Thank you for proposing this topic. I would also like to be part of
this discussion at LSF/MM specifically because of the memory
efficiency opportunities coming of memdescs.

On Sun, Jan 21, 2024 at 6:14 PM Matthew Wilcox <willy@xxxxxxxxxxxxx> wrote:
>
> On Sun, Jan 21, 2024 at 01:00:40PM -0800, David Rientjes wrote:
> > On Fri, 19 Jan 2024, Matthew Wilcox wrote:
> > > It's probably worth doing another roundup of where we are on our journey
> > > to separating folios, slabs, pages, etc.  Something suitable for people
> > > who aren't MM experts, and don't care about the details of how page
> > > allocation works.  I can talk for hours about whatever people want to
> > > hear about but some ideas from me:
> > >
> > >  - Overview of how the conversion is going
> > >  - Convenience functions for filesystem writers
> > >  - What's next?
> > >  - What's the difference between &folio->page and page_folio(folio, 0)?
> > >  - What are we going to do about bio_vecs?
> > >  - How does all of this work with kmap()?
> > >
> > > I'm sure people would like to suggest other questions they have that
> > > aren't adequately answered already and might be of interest to a wider
> > > audience.
> > >
> >
> > Thanks for proposing this again, Matthew, I'd definitely like to be
> > involved in the discussion as I think a couple of my colleagues, cc'd,
> > would has well.  Memory efficiency is a top priority for 2024 and, thus,
> > getting on a pathway toward reducing the overhead of struct page is very
> > important for our hosts that are not using large amounts of 1GB hugetlb.
> >
> > I've seen your other thread regarding how the page allocator can be
> > enlightened for memdesc, so I'm hoping that can either be covered in this
> > topic or a separate topic.
>
> I'd like to keep this topic relevant to as many people as possible.
> I can add a proposal for a topic on both the PCP and Buddy allocators
> (I have a series of Thoughts on how the PCP allocator works in a memdesc
> world that I haven't written down & sent out yet).

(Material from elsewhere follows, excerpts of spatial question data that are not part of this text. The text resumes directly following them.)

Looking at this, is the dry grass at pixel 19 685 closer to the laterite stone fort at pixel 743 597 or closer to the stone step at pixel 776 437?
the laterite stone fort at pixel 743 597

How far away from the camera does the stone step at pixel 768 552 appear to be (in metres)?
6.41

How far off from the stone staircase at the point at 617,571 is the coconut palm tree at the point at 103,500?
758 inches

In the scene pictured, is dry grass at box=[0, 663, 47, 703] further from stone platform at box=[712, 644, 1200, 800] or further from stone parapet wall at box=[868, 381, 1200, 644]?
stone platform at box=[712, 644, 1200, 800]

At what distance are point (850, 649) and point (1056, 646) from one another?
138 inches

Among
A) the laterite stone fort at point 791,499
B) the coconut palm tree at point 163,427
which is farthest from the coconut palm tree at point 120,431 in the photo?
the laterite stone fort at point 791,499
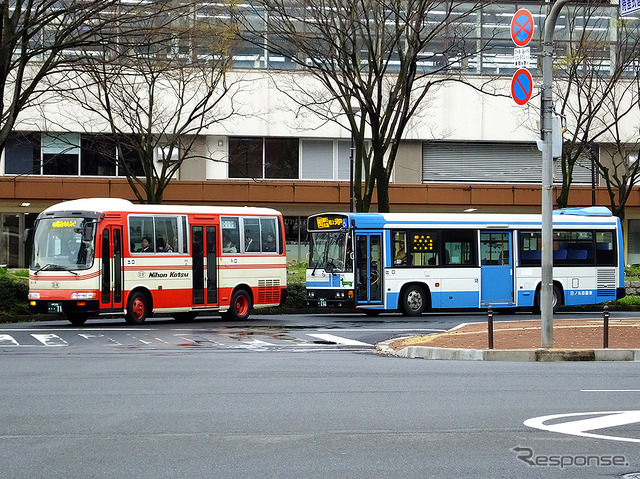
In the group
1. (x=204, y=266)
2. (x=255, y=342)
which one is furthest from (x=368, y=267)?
(x=255, y=342)

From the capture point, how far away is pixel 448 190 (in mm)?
49750

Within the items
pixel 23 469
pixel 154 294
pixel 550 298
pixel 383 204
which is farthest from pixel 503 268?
pixel 23 469

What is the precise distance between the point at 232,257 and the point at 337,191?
21.0 m

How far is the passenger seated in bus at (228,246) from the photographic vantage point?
28.3m

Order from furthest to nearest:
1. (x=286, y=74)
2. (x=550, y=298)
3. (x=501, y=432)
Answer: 1. (x=286, y=74)
2. (x=550, y=298)
3. (x=501, y=432)

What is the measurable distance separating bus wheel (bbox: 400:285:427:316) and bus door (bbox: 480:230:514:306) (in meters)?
2.06

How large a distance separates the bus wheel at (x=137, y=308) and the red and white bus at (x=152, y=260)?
0.08ft

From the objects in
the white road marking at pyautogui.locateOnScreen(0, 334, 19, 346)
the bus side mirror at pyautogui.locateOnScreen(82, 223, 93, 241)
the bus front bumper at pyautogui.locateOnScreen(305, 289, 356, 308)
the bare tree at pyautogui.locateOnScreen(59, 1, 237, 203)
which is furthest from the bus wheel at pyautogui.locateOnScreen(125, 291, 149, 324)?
the bus front bumper at pyautogui.locateOnScreen(305, 289, 356, 308)

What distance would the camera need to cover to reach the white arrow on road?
9.46 metres

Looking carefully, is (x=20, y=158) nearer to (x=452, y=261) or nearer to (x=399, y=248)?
(x=399, y=248)

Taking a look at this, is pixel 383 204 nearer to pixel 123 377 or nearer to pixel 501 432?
pixel 123 377

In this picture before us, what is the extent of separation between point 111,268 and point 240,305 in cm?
464

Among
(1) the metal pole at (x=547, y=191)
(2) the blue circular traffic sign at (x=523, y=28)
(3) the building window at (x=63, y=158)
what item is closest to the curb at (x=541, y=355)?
(1) the metal pole at (x=547, y=191)

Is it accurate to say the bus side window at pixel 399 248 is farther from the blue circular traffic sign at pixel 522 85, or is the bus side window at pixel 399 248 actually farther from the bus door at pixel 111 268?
the blue circular traffic sign at pixel 522 85
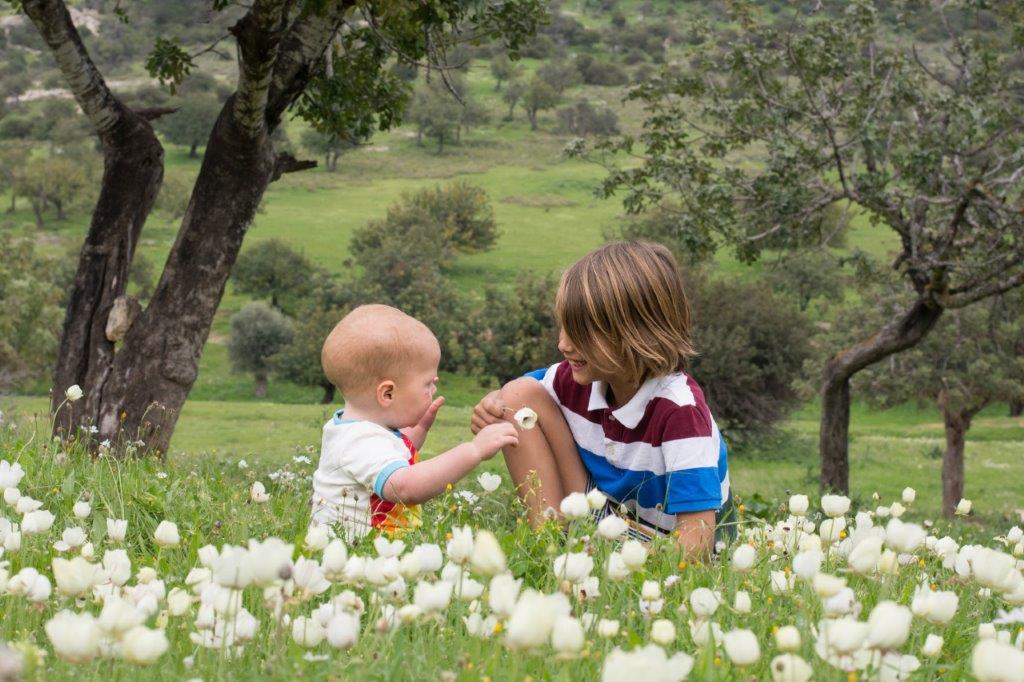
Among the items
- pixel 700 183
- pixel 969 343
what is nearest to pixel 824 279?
pixel 969 343

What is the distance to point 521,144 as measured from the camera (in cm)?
9400

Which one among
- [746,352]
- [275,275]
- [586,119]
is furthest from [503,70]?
[746,352]

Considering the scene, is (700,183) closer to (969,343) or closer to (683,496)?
(683,496)

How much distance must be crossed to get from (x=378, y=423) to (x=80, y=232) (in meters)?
67.9

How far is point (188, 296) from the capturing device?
8.46m

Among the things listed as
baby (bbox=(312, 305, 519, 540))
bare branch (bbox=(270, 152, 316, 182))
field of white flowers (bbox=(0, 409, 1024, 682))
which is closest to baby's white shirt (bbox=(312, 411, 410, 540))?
baby (bbox=(312, 305, 519, 540))

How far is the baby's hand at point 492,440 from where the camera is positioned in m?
3.96

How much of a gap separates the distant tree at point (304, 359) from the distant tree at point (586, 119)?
42.2m

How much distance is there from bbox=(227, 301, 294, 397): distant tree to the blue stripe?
141 ft

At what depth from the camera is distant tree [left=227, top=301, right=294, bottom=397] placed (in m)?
47.8

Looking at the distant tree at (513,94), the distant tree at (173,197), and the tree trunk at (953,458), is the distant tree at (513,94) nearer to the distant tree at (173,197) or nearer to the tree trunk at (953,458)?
the distant tree at (173,197)

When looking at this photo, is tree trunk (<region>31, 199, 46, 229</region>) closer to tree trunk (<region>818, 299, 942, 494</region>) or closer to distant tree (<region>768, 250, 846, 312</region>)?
distant tree (<region>768, 250, 846, 312</region>)

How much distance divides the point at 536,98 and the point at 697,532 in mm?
96004

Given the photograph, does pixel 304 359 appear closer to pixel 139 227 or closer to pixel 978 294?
pixel 978 294
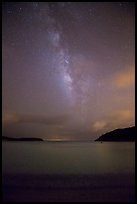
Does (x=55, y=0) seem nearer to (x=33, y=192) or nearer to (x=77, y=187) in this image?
(x=33, y=192)

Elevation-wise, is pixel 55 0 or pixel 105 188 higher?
pixel 55 0

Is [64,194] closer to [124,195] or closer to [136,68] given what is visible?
[124,195]

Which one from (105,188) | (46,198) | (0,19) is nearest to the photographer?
(0,19)

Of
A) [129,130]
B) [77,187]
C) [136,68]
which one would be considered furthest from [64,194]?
[129,130]

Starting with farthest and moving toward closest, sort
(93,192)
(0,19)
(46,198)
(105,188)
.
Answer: (105,188) → (93,192) → (46,198) → (0,19)

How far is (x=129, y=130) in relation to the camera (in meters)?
109

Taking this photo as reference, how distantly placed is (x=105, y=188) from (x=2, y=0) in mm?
12103

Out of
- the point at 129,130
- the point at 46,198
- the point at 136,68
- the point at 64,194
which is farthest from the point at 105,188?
the point at 129,130

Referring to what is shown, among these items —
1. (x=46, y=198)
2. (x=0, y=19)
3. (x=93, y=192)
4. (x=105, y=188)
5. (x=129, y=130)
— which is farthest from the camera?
(x=129, y=130)

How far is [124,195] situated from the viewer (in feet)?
40.1

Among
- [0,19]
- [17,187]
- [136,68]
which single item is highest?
[0,19]

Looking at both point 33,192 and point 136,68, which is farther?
point 33,192

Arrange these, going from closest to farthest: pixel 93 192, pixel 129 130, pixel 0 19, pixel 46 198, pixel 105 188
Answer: pixel 0 19 → pixel 46 198 → pixel 93 192 → pixel 105 188 → pixel 129 130

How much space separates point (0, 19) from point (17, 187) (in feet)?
40.7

Interesting, given that pcp are mostly allocated by kmalloc and use
vmalloc for large allocations, how memdesc can be different for them
compared to regular kmalloc allocations given that they are sub-page?

> Or we can cover the page allocators in your biweekly meetings.  Maybe both
> since not everybody can attend either the phone call or the conference.
>
> > Especially important for us would be the division of work so that we can
> > parallelize development as much as possible for things like memdesc.  If
> > there are any areas that just haven't been investigated yet but we *know*
> > we'll need to address to get to the new world of memdesc, I think we'd
> > love to discuss that.
>
> Thee's so much work to be done!  And it's mostly parallelisable and almost
> trivial.  It's just largely on the filesystem-page cache interaction, so
> it's not terribly interesting.  See, for example, the ext2, ext4, gfs2,
> nilfs2, ufs and ubifs patchsets I've done over the past few releases.
> I have about half of an ntfs3 patchset ready to send.

> There's a bunch of work to be done in DRM to switch from pages to folios
> due to their use of shmem.  You can also grep for 'page->mapping' (because
> fortunately we aren't too imaginative when it comes to naming variables)
> and find 270 places that need to be changed.  Some are comments, but
> those still need to be updated!
>
> Anything using lock_page(), get_page(), set_page_dirty(), using
> &folio->page, any of the functions in mm/folio-compat.c needs auditing.
> We can make the first three of those work, but they're good indicators
> that the code needs to be looked at.
>
> There is some interesting work to be done, and one of the things I'm
> thinking hard about right now is how we're doing folio conversions
> that make sense with today's code, and stop making sense when we get
> to memdescs.  That doesn't apply to anything interacting with the page
> cache (because those are folios now and in the future), but it does apply
> to one spot in ext4 where it allocates memory from slab and attaches a
> buffer_head to it ...

There are many more drivers that would need the conversion. For
example, IOMMU page tables can occupy gigabytes of space, have
different implementations for AMD, X86, and several ARMs. Conversion
to memdesc and unifying the IO page table management implementation
for these platforms would be beneficial.